RDC Reield Marine Services Inc., owner of the ill-fated MT Princess Empress that sank and spilled industrial oil in the waters off Oriental Mindoro, will be made to explain the seaworthiness of the vessel.
‘’Eh di kapag nag-hearing tayo i-defend nila at kukuha rin expert na makakapagsabi na di fit (They will have to defend that the vessel was fit but we will get an expert who will say that it was not fit). Mag iimbita kami ng expert who can be a judge (The expert we will invite can be a judge),’’ Senator Cynthia Villar said.
There are reports that the tanker that sank off Naujan, Oriental Mindoro, last Feb. 28, was a refurbished, aging vessel.
Villar, chairperson of the Senate Environment, Natural Resources and Climate Change Committee, said she would look into this when her committee resumes its public hearing on the matter. No date has been set yet.
The lady senator says finger-pointing between the Maritime Industry Authority (Marina), the country’s maritime regulator; and the Philippine Coast Guard (PCG) on who is at fault for the environmental tragedy is ‘’documented".

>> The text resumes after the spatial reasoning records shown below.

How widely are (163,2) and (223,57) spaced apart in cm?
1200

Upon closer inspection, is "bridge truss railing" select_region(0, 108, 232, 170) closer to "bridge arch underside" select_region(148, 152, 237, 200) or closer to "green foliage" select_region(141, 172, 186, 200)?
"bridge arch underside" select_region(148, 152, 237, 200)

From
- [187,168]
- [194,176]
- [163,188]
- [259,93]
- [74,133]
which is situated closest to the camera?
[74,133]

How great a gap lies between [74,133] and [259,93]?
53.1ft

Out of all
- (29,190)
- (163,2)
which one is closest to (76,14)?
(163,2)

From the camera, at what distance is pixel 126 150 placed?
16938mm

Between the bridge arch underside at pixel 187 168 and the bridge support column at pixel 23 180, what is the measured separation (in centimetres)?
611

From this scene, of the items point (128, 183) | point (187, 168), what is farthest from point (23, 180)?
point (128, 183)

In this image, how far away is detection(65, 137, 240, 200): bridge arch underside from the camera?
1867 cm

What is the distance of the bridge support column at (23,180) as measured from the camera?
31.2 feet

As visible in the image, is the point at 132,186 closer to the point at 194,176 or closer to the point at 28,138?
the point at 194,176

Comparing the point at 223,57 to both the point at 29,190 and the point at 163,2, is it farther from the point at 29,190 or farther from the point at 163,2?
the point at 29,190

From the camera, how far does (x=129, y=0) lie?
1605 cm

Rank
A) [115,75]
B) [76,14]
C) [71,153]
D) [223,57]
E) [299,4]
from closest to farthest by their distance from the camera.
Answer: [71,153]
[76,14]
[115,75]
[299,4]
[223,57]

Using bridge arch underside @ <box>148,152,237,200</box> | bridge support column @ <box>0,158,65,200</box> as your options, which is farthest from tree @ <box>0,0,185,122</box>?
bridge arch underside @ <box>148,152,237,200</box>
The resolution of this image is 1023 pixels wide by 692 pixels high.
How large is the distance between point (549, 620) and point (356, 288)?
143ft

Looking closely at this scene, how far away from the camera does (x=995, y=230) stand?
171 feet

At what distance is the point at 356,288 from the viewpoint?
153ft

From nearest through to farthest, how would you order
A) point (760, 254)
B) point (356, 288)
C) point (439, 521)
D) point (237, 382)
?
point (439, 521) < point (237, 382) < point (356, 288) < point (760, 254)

Marina had claimed that RDC had no permit to sail, but that it had filed an amended certificate of public conveyance (CPC). However, it was not acted upon at the time.
The PCG had earlier posted documents online seeking to discredit the Marina chief’s statements.

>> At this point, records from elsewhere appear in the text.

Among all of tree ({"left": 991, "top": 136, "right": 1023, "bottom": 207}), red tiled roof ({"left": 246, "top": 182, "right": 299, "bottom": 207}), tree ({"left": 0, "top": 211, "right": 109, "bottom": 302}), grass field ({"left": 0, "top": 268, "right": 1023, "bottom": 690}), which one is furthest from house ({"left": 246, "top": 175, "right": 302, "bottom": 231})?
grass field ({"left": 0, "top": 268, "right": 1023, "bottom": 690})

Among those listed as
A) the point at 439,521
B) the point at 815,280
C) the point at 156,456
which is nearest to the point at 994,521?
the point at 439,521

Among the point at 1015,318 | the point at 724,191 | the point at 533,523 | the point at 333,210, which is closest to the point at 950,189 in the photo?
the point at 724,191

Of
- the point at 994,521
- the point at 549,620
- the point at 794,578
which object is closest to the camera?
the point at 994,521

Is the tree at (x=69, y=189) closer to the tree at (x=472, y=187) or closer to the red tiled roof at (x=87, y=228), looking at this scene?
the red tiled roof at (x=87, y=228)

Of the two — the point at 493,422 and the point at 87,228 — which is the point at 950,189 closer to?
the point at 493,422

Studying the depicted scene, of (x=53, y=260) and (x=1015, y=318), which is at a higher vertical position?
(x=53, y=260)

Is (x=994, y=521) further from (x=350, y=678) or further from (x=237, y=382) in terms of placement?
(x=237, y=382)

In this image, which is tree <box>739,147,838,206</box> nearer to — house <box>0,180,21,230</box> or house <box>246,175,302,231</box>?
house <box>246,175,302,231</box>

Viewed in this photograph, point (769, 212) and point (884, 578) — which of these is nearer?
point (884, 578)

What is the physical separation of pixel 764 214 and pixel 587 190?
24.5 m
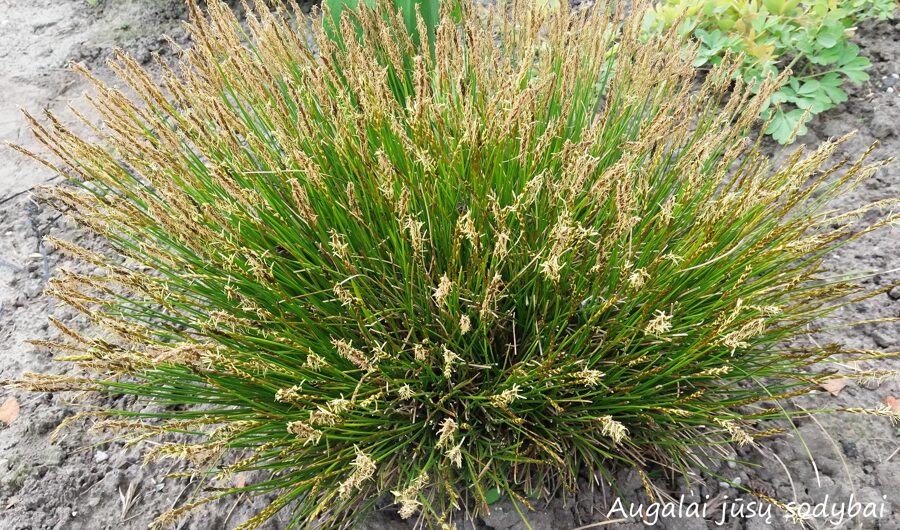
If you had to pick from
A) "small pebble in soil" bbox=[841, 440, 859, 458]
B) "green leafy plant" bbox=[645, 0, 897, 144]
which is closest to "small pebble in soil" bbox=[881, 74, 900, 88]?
"green leafy plant" bbox=[645, 0, 897, 144]

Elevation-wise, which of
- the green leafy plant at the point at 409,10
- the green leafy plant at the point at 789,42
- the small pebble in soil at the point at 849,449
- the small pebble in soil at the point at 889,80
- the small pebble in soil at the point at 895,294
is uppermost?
the green leafy plant at the point at 409,10

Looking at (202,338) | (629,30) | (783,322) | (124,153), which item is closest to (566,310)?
(783,322)

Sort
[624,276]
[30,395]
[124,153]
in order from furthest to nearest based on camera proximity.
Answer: [30,395]
[124,153]
[624,276]

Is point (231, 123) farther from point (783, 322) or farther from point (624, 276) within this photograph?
point (783, 322)

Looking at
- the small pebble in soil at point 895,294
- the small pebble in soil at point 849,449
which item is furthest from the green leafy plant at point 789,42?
the small pebble in soil at point 849,449

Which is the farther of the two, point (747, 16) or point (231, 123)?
point (747, 16)

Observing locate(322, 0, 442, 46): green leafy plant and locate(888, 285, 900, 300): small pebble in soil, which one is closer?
locate(888, 285, 900, 300): small pebble in soil

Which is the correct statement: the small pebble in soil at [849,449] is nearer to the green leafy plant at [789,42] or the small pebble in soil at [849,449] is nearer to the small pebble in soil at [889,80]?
the green leafy plant at [789,42]

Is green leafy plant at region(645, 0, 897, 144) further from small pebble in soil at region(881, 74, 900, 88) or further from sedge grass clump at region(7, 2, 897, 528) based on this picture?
sedge grass clump at region(7, 2, 897, 528)

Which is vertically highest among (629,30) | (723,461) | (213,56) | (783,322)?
(213,56)
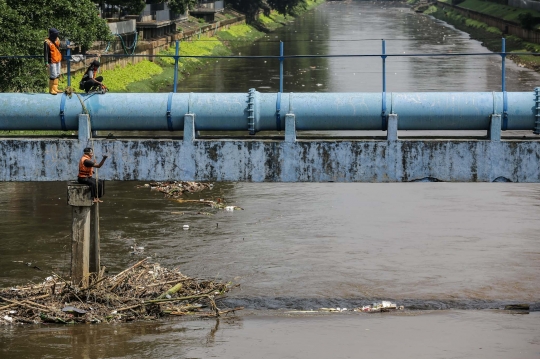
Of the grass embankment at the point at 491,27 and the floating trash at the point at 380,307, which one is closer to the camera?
the floating trash at the point at 380,307

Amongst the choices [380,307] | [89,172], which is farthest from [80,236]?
[380,307]

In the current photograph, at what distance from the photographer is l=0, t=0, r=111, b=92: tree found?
31.2 m

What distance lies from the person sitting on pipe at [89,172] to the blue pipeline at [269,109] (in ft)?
3.38

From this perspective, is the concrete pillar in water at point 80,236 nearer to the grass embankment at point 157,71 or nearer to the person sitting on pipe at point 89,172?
the person sitting on pipe at point 89,172

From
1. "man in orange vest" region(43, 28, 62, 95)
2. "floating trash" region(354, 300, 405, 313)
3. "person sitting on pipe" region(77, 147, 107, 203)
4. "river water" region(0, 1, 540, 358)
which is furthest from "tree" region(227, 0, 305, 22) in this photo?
"person sitting on pipe" region(77, 147, 107, 203)

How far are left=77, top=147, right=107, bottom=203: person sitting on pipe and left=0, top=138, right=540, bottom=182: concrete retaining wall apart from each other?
10.4 inches

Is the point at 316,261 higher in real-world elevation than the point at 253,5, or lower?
lower

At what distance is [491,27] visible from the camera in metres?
103

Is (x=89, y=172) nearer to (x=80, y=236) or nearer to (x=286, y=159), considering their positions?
(x=80, y=236)

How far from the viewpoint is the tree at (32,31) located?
31234 mm

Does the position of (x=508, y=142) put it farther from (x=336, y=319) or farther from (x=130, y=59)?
(x=130, y=59)

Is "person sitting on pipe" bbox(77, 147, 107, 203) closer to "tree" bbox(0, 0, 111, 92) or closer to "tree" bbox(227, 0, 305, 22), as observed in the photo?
"tree" bbox(0, 0, 111, 92)

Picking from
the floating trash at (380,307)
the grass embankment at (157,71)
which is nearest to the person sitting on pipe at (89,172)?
the floating trash at (380,307)

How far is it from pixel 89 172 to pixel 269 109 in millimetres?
3641
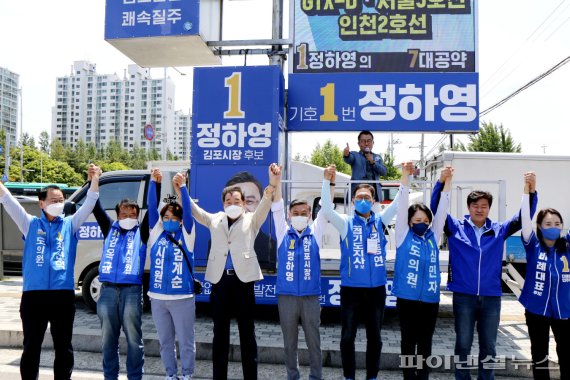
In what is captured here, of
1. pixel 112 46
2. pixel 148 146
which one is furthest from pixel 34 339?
pixel 148 146

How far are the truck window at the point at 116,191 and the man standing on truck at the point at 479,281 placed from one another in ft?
14.0

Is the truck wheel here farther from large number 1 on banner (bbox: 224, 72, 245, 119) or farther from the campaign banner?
the campaign banner

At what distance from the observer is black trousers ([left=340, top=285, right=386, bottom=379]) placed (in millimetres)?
3957

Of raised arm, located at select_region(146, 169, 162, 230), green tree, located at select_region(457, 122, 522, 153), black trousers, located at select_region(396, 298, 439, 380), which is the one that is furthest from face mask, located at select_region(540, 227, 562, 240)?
green tree, located at select_region(457, 122, 522, 153)

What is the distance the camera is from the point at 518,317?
6863 mm

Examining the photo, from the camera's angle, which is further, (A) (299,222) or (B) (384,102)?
(B) (384,102)

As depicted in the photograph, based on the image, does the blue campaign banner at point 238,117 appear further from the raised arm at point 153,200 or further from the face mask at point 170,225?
the face mask at point 170,225

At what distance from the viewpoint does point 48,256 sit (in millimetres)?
3832

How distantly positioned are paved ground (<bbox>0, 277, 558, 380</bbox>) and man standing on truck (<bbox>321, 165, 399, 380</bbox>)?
0.68 metres

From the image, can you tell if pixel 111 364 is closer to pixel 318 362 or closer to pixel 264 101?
pixel 318 362

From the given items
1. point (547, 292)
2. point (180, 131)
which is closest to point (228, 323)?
point (547, 292)

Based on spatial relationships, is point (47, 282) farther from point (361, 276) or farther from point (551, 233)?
point (551, 233)

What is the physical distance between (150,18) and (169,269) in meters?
4.02

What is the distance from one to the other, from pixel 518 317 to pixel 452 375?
280 cm
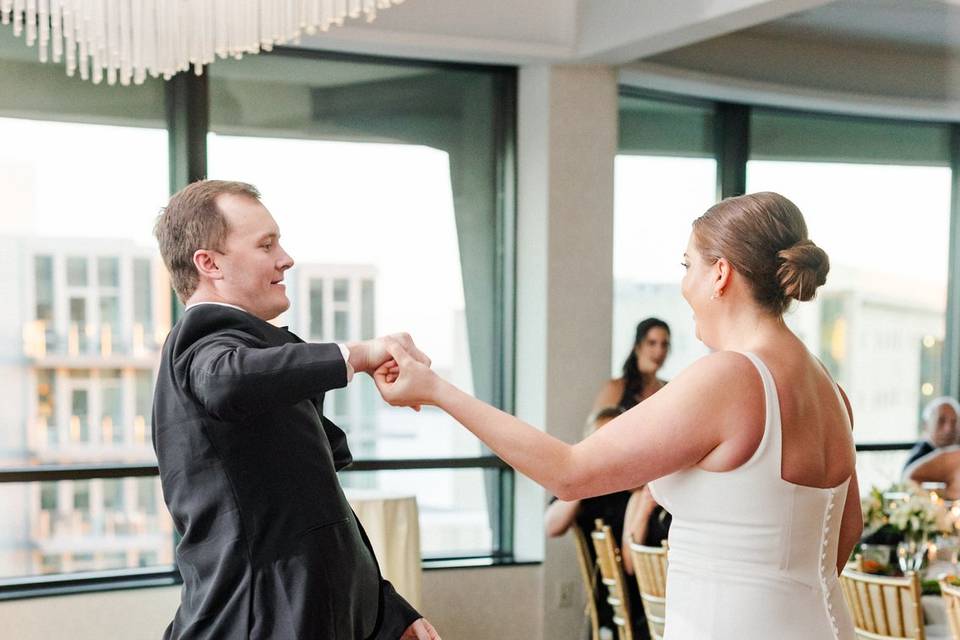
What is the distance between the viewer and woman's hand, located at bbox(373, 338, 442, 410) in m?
2.08

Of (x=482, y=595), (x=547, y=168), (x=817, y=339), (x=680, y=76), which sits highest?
(x=680, y=76)

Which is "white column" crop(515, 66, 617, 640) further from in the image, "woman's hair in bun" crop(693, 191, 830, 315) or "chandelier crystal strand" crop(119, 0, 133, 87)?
"woman's hair in bun" crop(693, 191, 830, 315)

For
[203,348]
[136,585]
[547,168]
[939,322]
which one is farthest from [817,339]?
[203,348]

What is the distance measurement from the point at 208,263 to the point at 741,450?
92cm

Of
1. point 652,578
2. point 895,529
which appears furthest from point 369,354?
point 895,529

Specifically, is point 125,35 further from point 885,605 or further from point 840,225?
point 840,225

The PCG on Tuesday night, March 14, shared on social media six pages of the CPC supposedly issued by Marina to RDC.
Marina’s mandate is to “lead a progressive maritime administration for safer people, safer ships, and cleaner environment".
Asked on who should be blamed, Villar pointed out that both Marina and PCG are both regulatory bodies.

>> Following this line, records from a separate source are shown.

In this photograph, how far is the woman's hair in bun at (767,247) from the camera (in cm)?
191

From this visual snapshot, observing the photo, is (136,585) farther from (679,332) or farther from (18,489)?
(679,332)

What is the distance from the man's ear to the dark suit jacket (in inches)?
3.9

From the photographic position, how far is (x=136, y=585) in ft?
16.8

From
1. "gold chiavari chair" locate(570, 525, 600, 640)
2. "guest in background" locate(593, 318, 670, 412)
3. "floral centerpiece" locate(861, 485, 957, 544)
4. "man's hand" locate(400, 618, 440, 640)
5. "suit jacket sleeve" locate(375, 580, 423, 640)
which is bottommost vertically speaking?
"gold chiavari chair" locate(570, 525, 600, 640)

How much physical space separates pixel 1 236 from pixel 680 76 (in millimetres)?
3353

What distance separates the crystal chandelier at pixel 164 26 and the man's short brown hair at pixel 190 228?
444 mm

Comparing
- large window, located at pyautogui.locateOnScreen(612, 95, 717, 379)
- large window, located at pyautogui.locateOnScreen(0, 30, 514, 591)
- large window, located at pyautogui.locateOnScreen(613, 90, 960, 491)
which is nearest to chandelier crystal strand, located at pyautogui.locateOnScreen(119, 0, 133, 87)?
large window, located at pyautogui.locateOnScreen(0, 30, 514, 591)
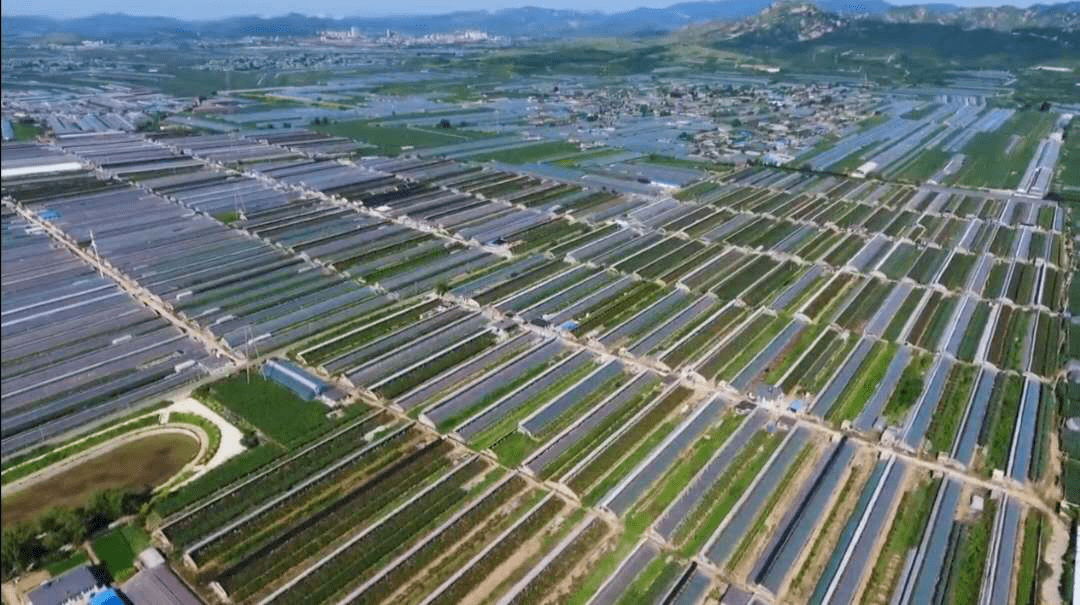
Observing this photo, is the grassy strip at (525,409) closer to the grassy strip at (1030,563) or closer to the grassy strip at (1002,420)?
the grassy strip at (1002,420)

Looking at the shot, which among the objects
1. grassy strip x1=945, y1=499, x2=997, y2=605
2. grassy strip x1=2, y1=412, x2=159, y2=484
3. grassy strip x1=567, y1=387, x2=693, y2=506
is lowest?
grassy strip x1=945, y1=499, x2=997, y2=605

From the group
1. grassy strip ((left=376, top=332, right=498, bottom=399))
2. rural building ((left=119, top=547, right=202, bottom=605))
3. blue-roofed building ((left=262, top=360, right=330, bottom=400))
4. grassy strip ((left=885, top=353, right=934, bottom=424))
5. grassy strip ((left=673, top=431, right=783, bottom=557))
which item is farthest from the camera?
A: grassy strip ((left=376, top=332, right=498, bottom=399))

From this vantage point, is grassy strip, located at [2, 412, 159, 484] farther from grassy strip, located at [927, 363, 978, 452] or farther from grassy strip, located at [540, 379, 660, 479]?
grassy strip, located at [927, 363, 978, 452]

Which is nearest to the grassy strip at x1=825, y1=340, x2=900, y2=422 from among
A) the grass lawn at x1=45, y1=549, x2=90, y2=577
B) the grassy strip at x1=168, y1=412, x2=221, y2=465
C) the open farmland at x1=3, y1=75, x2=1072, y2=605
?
the open farmland at x1=3, y1=75, x2=1072, y2=605

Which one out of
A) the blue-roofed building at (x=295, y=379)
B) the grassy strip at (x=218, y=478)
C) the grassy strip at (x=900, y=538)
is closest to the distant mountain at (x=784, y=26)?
the grassy strip at (x=900, y=538)

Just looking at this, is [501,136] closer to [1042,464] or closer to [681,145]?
[681,145]

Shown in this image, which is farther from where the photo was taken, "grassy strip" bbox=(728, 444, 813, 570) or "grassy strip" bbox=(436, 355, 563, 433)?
"grassy strip" bbox=(436, 355, 563, 433)

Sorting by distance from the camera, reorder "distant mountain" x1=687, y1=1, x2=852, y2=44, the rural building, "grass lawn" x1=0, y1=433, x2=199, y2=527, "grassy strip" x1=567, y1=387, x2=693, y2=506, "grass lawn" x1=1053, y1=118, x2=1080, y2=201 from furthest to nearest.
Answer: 1. "distant mountain" x1=687, y1=1, x2=852, y2=44
2. "grass lawn" x1=1053, y1=118, x2=1080, y2=201
3. "grassy strip" x1=567, y1=387, x2=693, y2=506
4. "grass lawn" x1=0, y1=433, x2=199, y2=527
5. the rural building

Viilar said she has asked the committee to determine the liability of the tanker owner because she could not see it in the law.
She said one of her committee proposals is to make the liability of the tanker owner clearer.
Because of the issue of MT Princess Empress supposedly not having an amended CPC, the reported $1-billion insurance of RDC might not be easily collected," Villlar had said.